Pinned chunks (from direct lookup or graph traversal) stay ahead of reranked chunks.

---

## 7. Reranking

### 7.1 Cross-Encoder

`retrieval/reranker.py` uses FlashRank (`ms-marco-MiniLM-L-12-v2`).

Pipeline:

1. deduplicate by `(section_id, doc_name)`
2. split pinned vs rankable chunks
3. rerank rankable chunks with cross-encoder
4. filter by minimum score (0.05)
5. apply score-gap cutoff (0.95)
6. prepend pinned chunks

### 7.2 Context Assembly

Max context size is **7 chunks**. Pinned chunks (exact matches) are never discarded by the reranker unless the context is fully saturated.

---

## 8. Generation

### 8.1 Buffered Generation

`generator_node()` builds a numbered context block and asks for JSON output.

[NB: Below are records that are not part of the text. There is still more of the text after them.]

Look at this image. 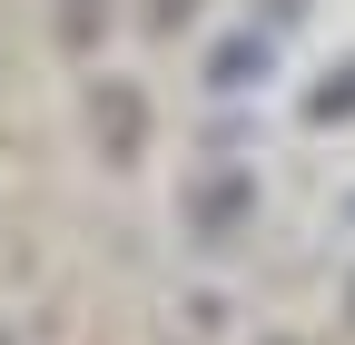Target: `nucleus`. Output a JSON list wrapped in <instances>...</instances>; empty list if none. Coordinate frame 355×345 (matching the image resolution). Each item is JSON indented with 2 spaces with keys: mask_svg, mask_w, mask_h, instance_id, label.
I'll return each instance as SVG.
<instances>
[{
  "mask_svg": "<svg viewBox=\"0 0 355 345\" xmlns=\"http://www.w3.org/2000/svg\"><path fill=\"white\" fill-rule=\"evenodd\" d=\"M207 79H217V89H247V79H266V39H257V30H247V39H227V50L207 60Z\"/></svg>",
  "mask_w": 355,
  "mask_h": 345,
  "instance_id": "nucleus-1",
  "label": "nucleus"
},
{
  "mask_svg": "<svg viewBox=\"0 0 355 345\" xmlns=\"http://www.w3.org/2000/svg\"><path fill=\"white\" fill-rule=\"evenodd\" d=\"M306 109H316V118H355V60H345V69H336V79H326V89L306 99Z\"/></svg>",
  "mask_w": 355,
  "mask_h": 345,
  "instance_id": "nucleus-2",
  "label": "nucleus"
},
{
  "mask_svg": "<svg viewBox=\"0 0 355 345\" xmlns=\"http://www.w3.org/2000/svg\"><path fill=\"white\" fill-rule=\"evenodd\" d=\"M345 316H355V296H345Z\"/></svg>",
  "mask_w": 355,
  "mask_h": 345,
  "instance_id": "nucleus-3",
  "label": "nucleus"
}]
</instances>
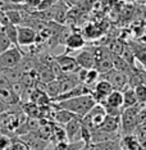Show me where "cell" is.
I'll return each instance as SVG.
<instances>
[{
	"label": "cell",
	"mask_w": 146,
	"mask_h": 150,
	"mask_svg": "<svg viewBox=\"0 0 146 150\" xmlns=\"http://www.w3.org/2000/svg\"><path fill=\"white\" fill-rule=\"evenodd\" d=\"M96 104L94 98L91 95H82V96H77L73 99H68L63 101H56L53 105L58 109H66L69 110L71 113L76 114L77 117L82 118L92 109V107Z\"/></svg>",
	"instance_id": "6da1fadb"
},
{
	"label": "cell",
	"mask_w": 146,
	"mask_h": 150,
	"mask_svg": "<svg viewBox=\"0 0 146 150\" xmlns=\"http://www.w3.org/2000/svg\"><path fill=\"white\" fill-rule=\"evenodd\" d=\"M140 112V105L136 104L135 107L122 109L121 113V129L123 135H131L137 127V115Z\"/></svg>",
	"instance_id": "7a4b0ae2"
},
{
	"label": "cell",
	"mask_w": 146,
	"mask_h": 150,
	"mask_svg": "<svg viewBox=\"0 0 146 150\" xmlns=\"http://www.w3.org/2000/svg\"><path fill=\"white\" fill-rule=\"evenodd\" d=\"M23 58V53L19 49V46H11L8 50L0 54V71L6 69V68L17 67L21 63Z\"/></svg>",
	"instance_id": "3957f363"
},
{
	"label": "cell",
	"mask_w": 146,
	"mask_h": 150,
	"mask_svg": "<svg viewBox=\"0 0 146 150\" xmlns=\"http://www.w3.org/2000/svg\"><path fill=\"white\" fill-rule=\"evenodd\" d=\"M99 77H101L100 80H105L108 81L111 86H113L114 90H118V91H123L126 87L128 86V76L124 73L119 72L117 69H111L107 73H101Z\"/></svg>",
	"instance_id": "277c9868"
},
{
	"label": "cell",
	"mask_w": 146,
	"mask_h": 150,
	"mask_svg": "<svg viewBox=\"0 0 146 150\" xmlns=\"http://www.w3.org/2000/svg\"><path fill=\"white\" fill-rule=\"evenodd\" d=\"M17 28H18V37H17L18 46H30L37 42L39 33L35 28L30 26H18Z\"/></svg>",
	"instance_id": "5b68a950"
},
{
	"label": "cell",
	"mask_w": 146,
	"mask_h": 150,
	"mask_svg": "<svg viewBox=\"0 0 146 150\" xmlns=\"http://www.w3.org/2000/svg\"><path fill=\"white\" fill-rule=\"evenodd\" d=\"M66 134L67 140L69 142L82 141V121L80 117H74L68 123H66Z\"/></svg>",
	"instance_id": "8992f818"
},
{
	"label": "cell",
	"mask_w": 146,
	"mask_h": 150,
	"mask_svg": "<svg viewBox=\"0 0 146 150\" xmlns=\"http://www.w3.org/2000/svg\"><path fill=\"white\" fill-rule=\"evenodd\" d=\"M54 59H55V62L58 63V66L60 67L63 74L76 73L81 69V68L78 67V64H77L76 58L68 55L67 53H63V54H60V55H55Z\"/></svg>",
	"instance_id": "52a82bcc"
},
{
	"label": "cell",
	"mask_w": 146,
	"mask_h": 150,
	"mask_svg": "<svg viewBox=\"0 0 146 150\" xmlns=\"http://www.w3.org/2000/svg\"><path fill=\"white\" fill-rule=\"evenodd\" d=\"M114 88L113 86L105 80H99L96 83H95V87L91 93V96L94 98V100L96 101V104H103L105 101V99L108 98L111 91Z\"/></svg>",
	"instance_id": "ba28073f"
},
{
	"label": "cell",
	"mask_w": 146,
	"mask_h": 150,
	"mask_svg": "<svg viewBox=\"0 0 146 150\" xmlns=\"http://www.w3.org/2000/svg\"><path fill=\"white\" fill-rule=\"evenodd\" d=\"M92 93V88L86 86L85 83H78L76 87H73L72 90L67 91L64 94H60L58 98L54 99V103L56 101H63V100H68V99H73V98H77V96H82V95H91Z\"/></svg>",
	"instance_id": "9c48e42d"
},
{
	"label": "cell",
	"mask_w": 146,
	"mask_h": 150,
	"mask_svg": "<svg viewBox=\"0 0 146 150\" xmlns=\"http://www.w3.org/2000/svg\"><path fill=\"white\" fill-rule=\"evenodd\" d=\"M86 44V40L82 33H78V32H73V33H69L68 37L64 41V46H66V53L68 54L72 50H80L82 49Z\"/></svg>",
	"instance_id": "30bf717a"
},
{
	"label": "cell",
	"mask_w": 146,
	"mask_h": 150,
	"mask_svg": "<svg viewBox=\"0 0 146 150\" xmlns=\"http://www.w3.org/2000/svg\"><path fill=\"white\" fill-rule=\"evenodd\" d=\"M77 64L82 69H92L95 68V57L92 50H82L78 55L76 57Z\"/></svg>",
	"instance_id": "8fae6325"
},
{
	"label": "cell",
	"mask_w": 146,
	"mask_h": 150,
	"mask_svg": "<svg viewBox=\"0 0 146 150\" xmlns=\"http://www.w3.org/2000/svg\"><path fill=\"white\" fill-rule=\"evenodd\" d=\"M97 128H101L103 131L110 132V134H118L121 129V117H115V115H108L105 117V119L103 121Z\"/></svg>",
	"instance_id": "7c38bea8"
},
{
	"label": "cell",
	"mask_w": 146,
	"mask_h": 150,
	"mask_svg": "<svg viewBox=\"0 0 146 150\" xmlns=\"http://www.w3.org/2000/svg\"><path fill=\"white\" fill-rule=\"evenodd\" d=\"M135 55V59L141 63V66L146 68V44H142L140 41H132L128 44Z\"/></svg>",
	"instance_id": "4fadbf2b"
},
{
	"label": "cell",
	"mask_w": 146,
	"mask_h": 150,
	"mask_svg": "<svg viewBox=\"0 0 146 150\" xmlns=\"http://www.w3.org/2000/svg\"><path fill=\"white\" fill-rule=\"evenodd\" d=\"M119 148L121 150H142L135 134L123 135V137L119 140Z\"/></svg>",
	"instance_id": "5bb4252c"
},
{
	"label": "cell",
	"mask_w": 146,
	"mask_h": 150,
	"mask_svg": "<svg viewBox=\"0 0 146 150\" xmlns=\"http://www.w3.org/2000/svg\"><path fill=\"white\" fill-rule=\"evenodd\" d=\"M0 74L4 77V80L9 85L16 83V82H19V81H21V78H22V76H23L21 68H19L18 66L13 67V68H6V69L0 71Z\"/></svg>",
	"instance_id": "9a60e30c"
},
{
	"label": "cell",
	"mask_w": 146,
	"mask_h": 150,
	"mask_svg": "<svg viewBox=\"0 0 146 150\" xmlns=\"http://www.w3.org/2000/svg\"><path fill=\"white\" fill-rule=\"evenodd\" d=\"M101 105L122 109V107H123V94H122V91L113 90L109 95H108V98L105 99V101Z\"/></svg>",
	"instance_id": "2e32d148"
},
{
	"label": "cell",
	"mask_w": 146,
	"mask_h": 150,
	"mask_svg": "<svg viewBox=\"0 0 146 150\" xmlns=\"http://www.w3.org/2000/svg\"><path fill=\"white\" fill-rule=\"evenodd\" d=\"M55 109L56 110L54 112V114H53V119L58 125H66L71 121V119L77 117L76 114L71 113L69 110H66V109H58V108H55Z\"/></svg>",
	"instance_id": "e0dca14e"
},
{
	"label": "cell",
	"mask_w": 146,
	"mask_h": 150,
	"mask_svg": "<svg viewBox=\"0 0 146 150\" xmlns=\"http://www.w3.org/2000/svg\"><path fill=\"white\" fill-rule=\"evenodd\" d=\"M122 94H123V107H122V109L135 107L137 104V98H136V94H135V88L127 86L122 91Z\"/></svg>",
	"instance_id": "ac0fdd59"
},
{
	"label": "cell",
	"mask_w": 146,
	"mask_h": 150,
	"mask_svg": "<svg viewBox=\"0 0 146 150\" xmlns=\"http://www.w3.org/2000/svg\"><path fill=\"white\" fill-rule=\"evenodd\" d=\"M45 93L46 95L50 98V100H54L55 98H58L60 95V82L58 78L55 80L50 81V82H47L45 85Z\"/></svg>",
	"instance_id": "d6986e66"
},
{
	"label": "cell",
	"mask_w": 146,
	"mask_h": 150,
	"mask_svg": "<svg viewBox=\"0 0 146 150\" xmlns=\"http://www.w3.org/2000/svg\"><path fill=\"white\" fill-rule=\"evenodd\" d=\"M3 31H4L5 36L9 39V41L12 42V45L18 46V41H17V37H18V28L14 23H6L3 26Z\"/></svg>",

### 8.2 Streaming Generation

`stream_generator_node()` now drives SSE output.
1. Run classification/retrieval/reranking.
2. Stream answer tokens immediately.
3. Run a second fast metadata extraction prompt
4. Push metadata/citations as the final SSE event.

### 8.3 Tone Hints by Query Type

| Type | Tone Guidance |
|---|---|
| `fact_lookup` | Direct, no metaphors, cite per bullet. |
| `penalty_lookup` | Lead with consequence/penalty. |
| `cross_reference` | Explain primary section, then connections. |
| `conflict_detection` | Flag contradiction ONLY if both sides are in context. |
| `temporal` | Lead with exact numeric deadline/time. |

---

## 9. Validation

### 9.1 Validator Design

`validator_node()` treats `confidence_score < 0.2` as a hallucination risk.
- Returns `hallucination_flag: True` if score is below floor.
- Graph triggers a **retry** (up to 2 times) with different retrieval parameters if flagged.

### 9.2 Output Guardrails

`guardrails/output_guard.py`:
- Intercepts low-confidence or safe-guard failures.
- Returns `InsufficientInfoResponse` when grounding is weak.
- Appends legal disclaimer.

---

## 10. RAGAS Evaluation Pipeline

### 10.1 Two-Phase Architecture

- **Phase 1:** Graph invocation -> `eval_phase1_results.json`.
- **Phase 2:** RAGAS scoring -> `eval_results.json`.

### 10.2 Dataset & Metrics

- **Rows:** 31 (Central, 4 States, Multi-Jurisdiction).
- **Primary Metrics:** Faithfulness, Answer Relevancy, Context Precision.
- **Goal:** Faithfulness > 0.85; Answer Relevancy > 0.80.

---

## 11. Known Failure Modes

- **Multi-Jurisdiction Retrieval:** Reranker often prefers one jurisdiction's terminology, leading to unbalanced context for comparison queries.
- **Large Context Noise:** 7 chunks sometimes include irrelevant sub-clauses that distract the generator.

---

## 12. Implementation Checklist

- [x] Add `DocumentSpec` to registry.
- [x] Verify PDF text extraction.
- [x] Run `make ingest`.
- [x] Seed Neo4j graph.
- [x] Run `make eval-smoke` to verify precision.